### Trecho do texto
Os soviéticos conduziam um bloco que parecia indicar as vias para o futuro,
apesar dos problemas, contradições e debilidades teóricas e políticas, os quais
– esperava-se – seriam corrigidos ao construir o caminho do desenvolvimento.
A
universidade brasileira era incipiente no começo dos anos 1950, com destaque
sobretudo para a usp, onde as Ciências Sociais apenas começavam a se firmar e
institucionalizar, tendo Fernando Henrique Cardoso como um dos principais
articuladores. Ele fez parte de um ambiente cultural efervescente de jovens
intelectuais e artistas que buscavam um lugar na sociedade brasileira em
momento de modernização acelerada. Construía-se um campo intelectual, cujo
devir era incerto para quem começava a vida profissional; várias possibilidades
se abriam, algumas envolvendo convergência com os comunistas.

### Dados fornecidos
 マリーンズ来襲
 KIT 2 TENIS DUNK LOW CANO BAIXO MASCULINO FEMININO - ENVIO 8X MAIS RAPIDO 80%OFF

### Perguntas sobre o texto
1. Segundo o trecho sobre a universidade brasileira, quem foi um dos principais articuladores das Ciências Sociais na usp?
2. Escreva a continuação do trecho sobre a universidade brasileira, começando logo depois da última frase.

### Respostas por tarefa
1. Fernando Henrique Cardoso.

2.
A
aproximação de Fernando Henrique Cardoso com o Partido, a exemplo de outros
intelectuais e artistas de sua geração, ligava-se ainda ao questionamento das
desigualdades e do subdesenvolvimento, temas indissociáveis que marcariam o
conjunto de sua obra, construída depois que se afastou do Partido, conforme
comenta na entrevista.
Ele
revisitou sua relação com os comunistas, depois com a revista Brasiliense, o
seminário d’O capital, até sua contribuição para a teoria da dependência já nos
anos 1960, que lhe deu projeção internacional. Reivindicou coerência em sua
trajetória intelectual, a partir da preocupação sempre presente com a questão
do desenvolvimento como possibilidade para diminuir as desigualdades, lançando
mão da análise dialética, daquilo que denominou “método histórico-estrutural”,
em grande parte inspirado em Marx.
Entretanto,
afirmou rejeitar a “filosofia política, histórica do marxismo, uma dialética
com uma finalidade definida, a superação pela revolução”, bem como refutou o
chamado marxismo vulgar (Cardoso, 2013).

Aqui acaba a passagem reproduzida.